Task requirements: In the entries below, find each line with the word "Equus" and return it.

Stored data:
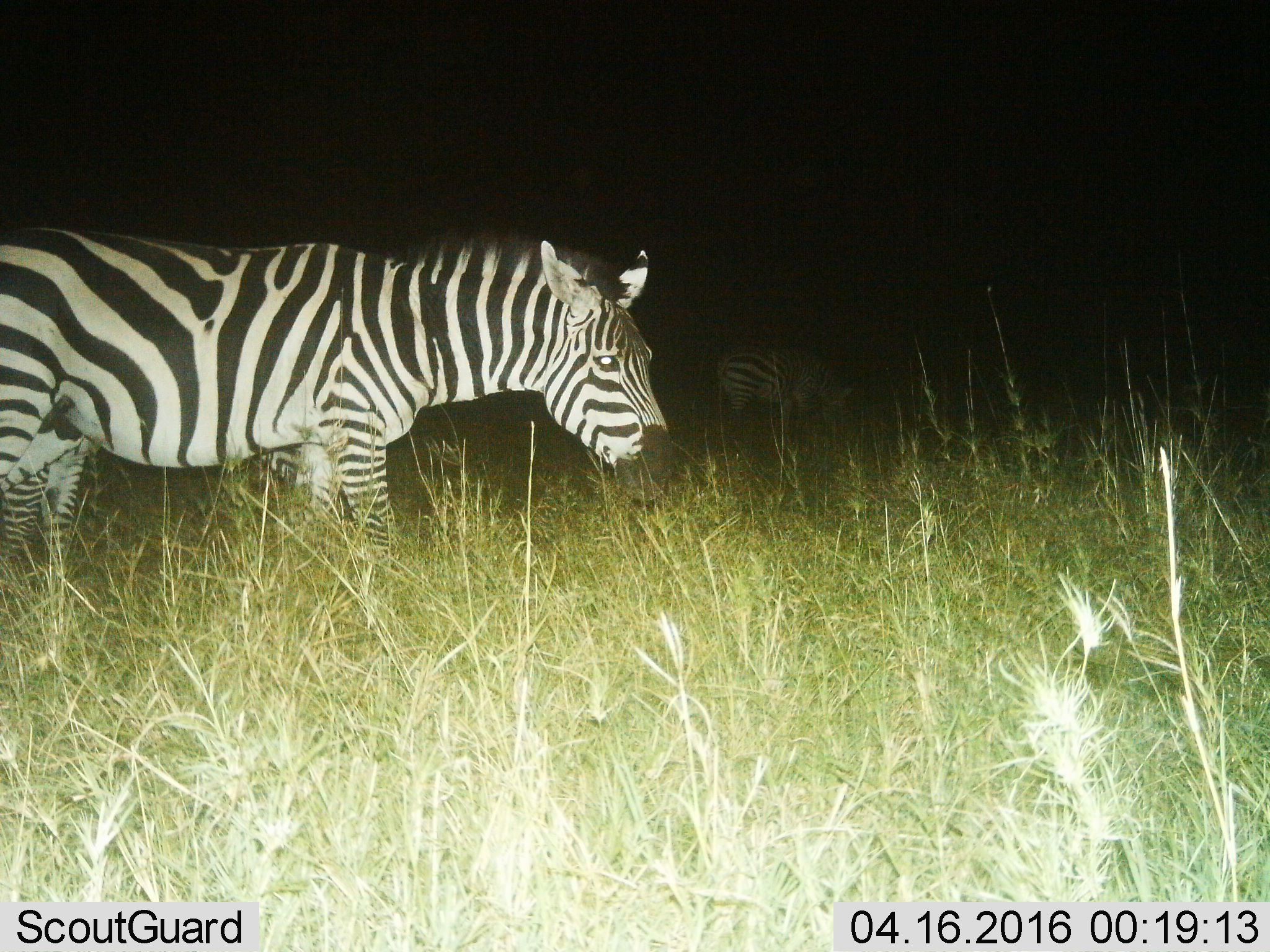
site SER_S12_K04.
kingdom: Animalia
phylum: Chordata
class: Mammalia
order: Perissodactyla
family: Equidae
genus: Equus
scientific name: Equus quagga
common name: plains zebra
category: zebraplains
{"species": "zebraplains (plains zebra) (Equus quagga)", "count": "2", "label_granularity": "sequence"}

---

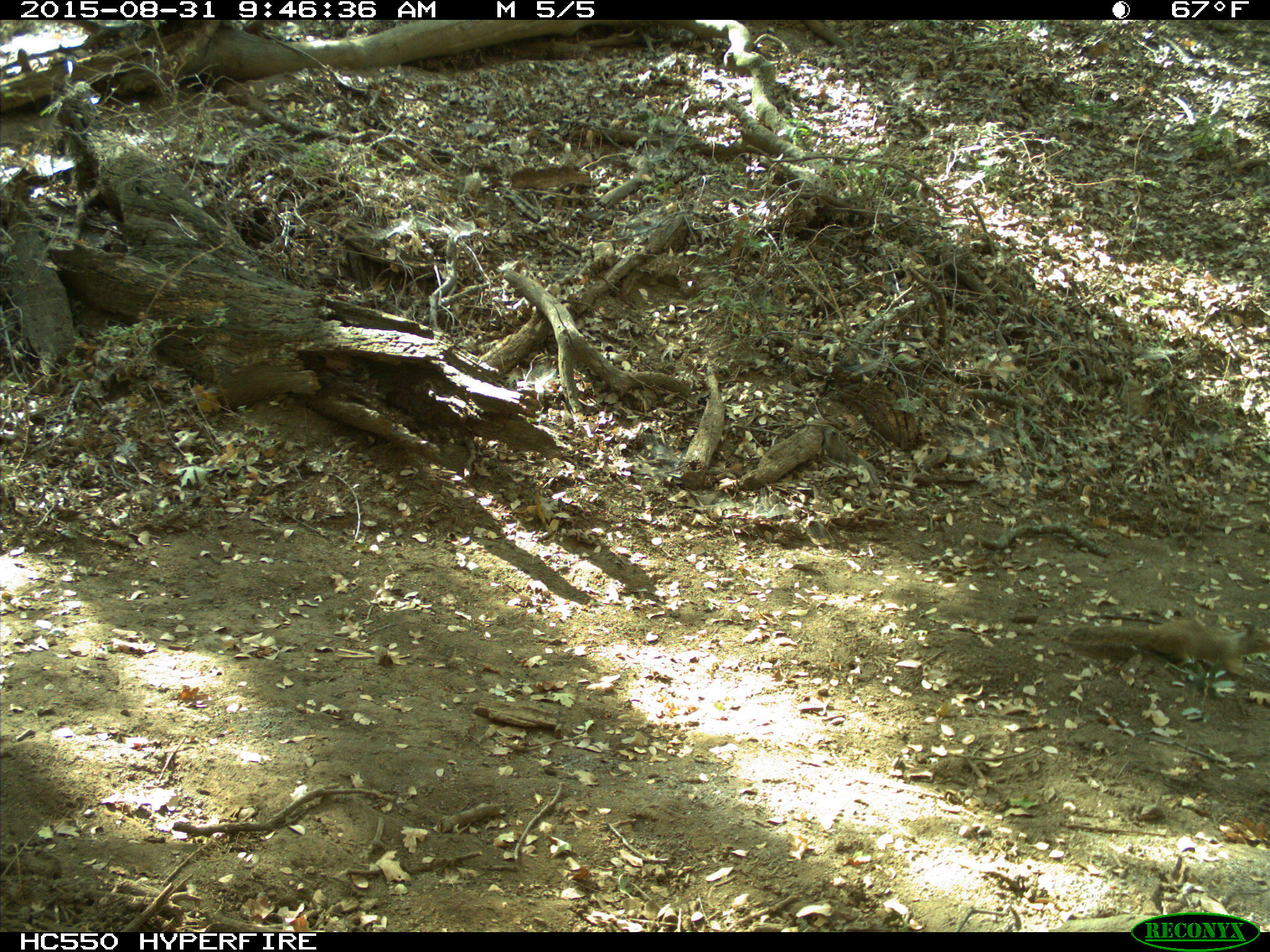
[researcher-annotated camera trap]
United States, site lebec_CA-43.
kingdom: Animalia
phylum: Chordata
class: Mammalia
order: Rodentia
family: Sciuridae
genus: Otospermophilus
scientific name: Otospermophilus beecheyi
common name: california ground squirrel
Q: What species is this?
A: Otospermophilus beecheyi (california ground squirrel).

Answer to the exercise:
genus: Equus
scientific name: Equus quagga
{"species": "zebraplains (plains zebra) (Equus quagga)", "count": "2", "label_granularity": "sequence"}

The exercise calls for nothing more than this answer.